I was getting similar sort of readings as there is barely any load going through the router.
Let’s see how it performs tomorrow under load, and if this makes any difference.

Hi @Bilal, nice result, take please screenshot when you run test, top command and press 1 and also provide please output of commands:

show interfaces ethernet eth4 statistics 
show interfaces ethernet eth5 statistics 

Hi Dmitry,

Considering it’s almost midnight here, this is the time of minimum load.
The peak speeds tended to fall off during load, let’s see if the increased buffer size makes a cahnge tomorrow.

In the meantime I’ve attached the current top and statistics for eth4 (link going to switch, has most of the traffic) and eth5 (inter-connect between the 2 routers).

eth4 statistics.txt (10.8 KB) eth5 statistics.txt (10.6 KB)

Hi @Bilal, I see many fdir_miss in your output, can you enable ntuple if you will have problem?

sudo ethtool --features eth4 ntuple on
sudo ethtool --features eth5 ntuple on

Be careful, You can get 2-3 sec packet-loss after this commands.

Hi Dmitry,

I’ve enabled ntuple on both interfaces on both routers.
I’ll see how performance goes as load ramps up to peak in the next 2 hours.

Hi Dmitry,

No change, as soon as the load came back up to peak levels everything dropped again.
Inter-connect traffic is down to 0.4 Gbits/sec again :frowning:

How many real cores do you have?
Do you use hyper-threading?
Show current offloads
sudo ethtool -k ethX
Where ethX - interface where is the traffic.

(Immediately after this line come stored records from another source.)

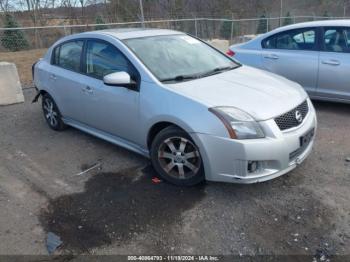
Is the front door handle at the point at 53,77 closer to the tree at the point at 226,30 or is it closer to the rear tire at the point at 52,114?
the rear tire at the point at 52,114

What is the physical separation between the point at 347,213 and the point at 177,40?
2830 millimetres

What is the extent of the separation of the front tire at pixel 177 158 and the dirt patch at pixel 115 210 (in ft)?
0.43

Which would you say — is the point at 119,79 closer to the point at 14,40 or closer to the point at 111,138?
the point at 111,138

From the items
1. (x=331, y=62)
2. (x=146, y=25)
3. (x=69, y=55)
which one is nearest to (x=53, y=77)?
(x=69, y=55)

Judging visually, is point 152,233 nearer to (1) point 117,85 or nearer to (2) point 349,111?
(1) point 117,85

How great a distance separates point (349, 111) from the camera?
19.4ft

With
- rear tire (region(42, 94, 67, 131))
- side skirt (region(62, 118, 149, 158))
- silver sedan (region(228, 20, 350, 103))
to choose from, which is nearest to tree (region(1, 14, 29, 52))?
rear tire (region(42, 94, 67, 131))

The server has 2 processors with 4 cores each (I believe HT for 8 threads each).
I have attached the results of running the commnad on eth4 and eth5.

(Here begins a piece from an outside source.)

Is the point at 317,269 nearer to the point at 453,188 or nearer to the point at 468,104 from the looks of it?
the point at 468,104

As soon as the load really picks up the bandwidth available drops.

At night under minimum load I can get 9.3 Gbits/sec when running iperf3 between the routers but during peak load I can only get about 0.4 Gbits/sec, even though that link has only 200 Mbits/sec flowing on a 10G link.

ethool k eth4.txt (1.7 KB) ethool k eth5.txt (1.7 KB)

Difference iperf vs real traffic with amount of processing packets.
For first you need to exclude logical cores from packet processing.
So you need to find real cores with:
show hardware cpu
Or disable hyper-threading from bios.

eth4 and eth5 it one pci slot or difference (one network adapter or 2/3/4)?
If you have 4 real cores per socket, you need 4 queue for combo rx/tx on eth4 and 4 rx/tx for eth5.
Ideally, each queue should be handled by one real core.

Recommendation for ethtool (The connectivity may disappear for a few seconds)
Disable pause frames (flowcontrol) / disable offloads:
sudo /sbin/ethtool -A eth4 rx off tx off
sudo /sbin/ethtool -K eth4 rx off tx off
sudo /sbin/ethtool -K eth4 tso off
sudo /sbin/ethtool -K eth4 gro off
sudo /sbin/ethtool -K eth4 sg off
sudo ifconfig eth4 txqueuelen 10000

Also check ring buffers:
sudo /sbin/ethtool -g eth4
If current settings less then pre-set maximum, you can increase it.

@Bilal take screenshot please, command top and press 1 when you have issue.
And also provide output

show interfaces ethernet eth4
show interfaces ethernet eth5

How many firewall or NAT rules do you have?
Are you using any VPN tunnels?